Bloc de texte:
-=-=-=-=-
Les questions posées par le démarcheur conduisent le particulier à répondre à une véritable enquête sur les différents moyens d’information utilisés dans son foyer 493 . Cette séquence est construite sur une structure alternant questions de l’enquêteur et réponses de l’enquêté, lesquelles sont inscrites sur la fiche. Dès l’installation dans le nouveau cadre spatial de l’appartement, l’interaction prend ainsi distinctement la forme d’une enquête. Le scénario correspond aux attentes du particulier qui tient son rôle en livrant les informations requises.

Les échanges se succèdent selon le schéma des interventions complémentaires du type question/réponse. Les deux premières séries de questions s’enchaînent et laissent le particulier s’installer dans son rôle d’enquêté. Aucun décalage n’est perçu entre l’interaction annoncée lors de la prise de contact et celle qui prend concrètement forme. Selon les termes de Goffman, le vendeur « fabrique » le cadre attendu par son interlocuteur.

‘Certaines fabrications ont tout de la grande escroquerie, étant constituées de petites simulacres d’activités qui sont autant d’éléments d’un scénario unique. A partir de là, les auteurs d’une machination peuvent fort bien y insérer une séquence d’action normale afin d’en accentuer la vraisemblance. (Goffman, 1991 : 130-131)’

L’interaction s’amorce ainsi sur une véritable enquête à laquelle le particulier collabore. Sa structure confirme la définition de l’interaction mais l’analyse approfondie des échanges révèle la présence d’éléments plus ambigus.

Notes
490.

Ces informations prises sur le foyer visité semblent être légitimes puisqu’aucun particulier ne refuse de délivrer ces quelques renseignements. Ils apparaissent comme une étape préliminaire indispensable à la validité de toute enquête.

491.

Cette intervention montre que le particulier doute de la place disponible sur la fiche pour l’inscription de sa réponse « fabrication de double vitrage ». C’est pour cette raison qu’il propose le terme de « miroiterie », graphiquement plus court.

492.

Ces renseignements sont d’ailleurs inscrits par le démarcheur sur la fiche.

493.

Nous entrerons dans le détail de ces échanges dans les Chapitres suivants. Nous nous contentons ici de constater que la forme de l’interaction correspond bien à celle d’une enquête.
-=-=-=-=-
Consigne 1:
D'après le texte sur le démarchage, pour quelle raison le particulier propose-t-il le terme « miroiterie » ? Répondez en une ou deux phrases.
Consigne 2:
Résumez s'il vous plaît le texte sur le démarchage en deux phrases.

Extrait de données:
-=-=-=-=-
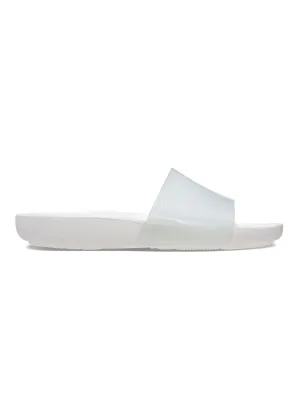 Crocs White Women Splash Glossy Slides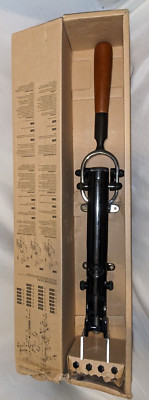 BOJ Professional Wall-mounted Corkscrew - Black Wood Handle - Wine Bottle Opener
-=-=-=-=-
Réponse 1:
Le particulier doute qu'il y ait assez de place sur la fiche pour y inscrire sa réponse « fabrication de double vitrage ». Il propose donc « miroiterie », un terme graphiquement plus court.

Réponse 2:
Par ses questions, le démarcheur amène le particulier à répondre à une véritable enquête sur les moyens d'information de son foyer, selon une alternance de questions et de réponses inscrites sur la fiche. Aucun décalage n'apparaît avec l'interaction annoncée, car le vendeur « fabrique » le cadre attendu au sens de Goffman, mais l'analyse approfondie des échanges révèle des éléments plus ambigus.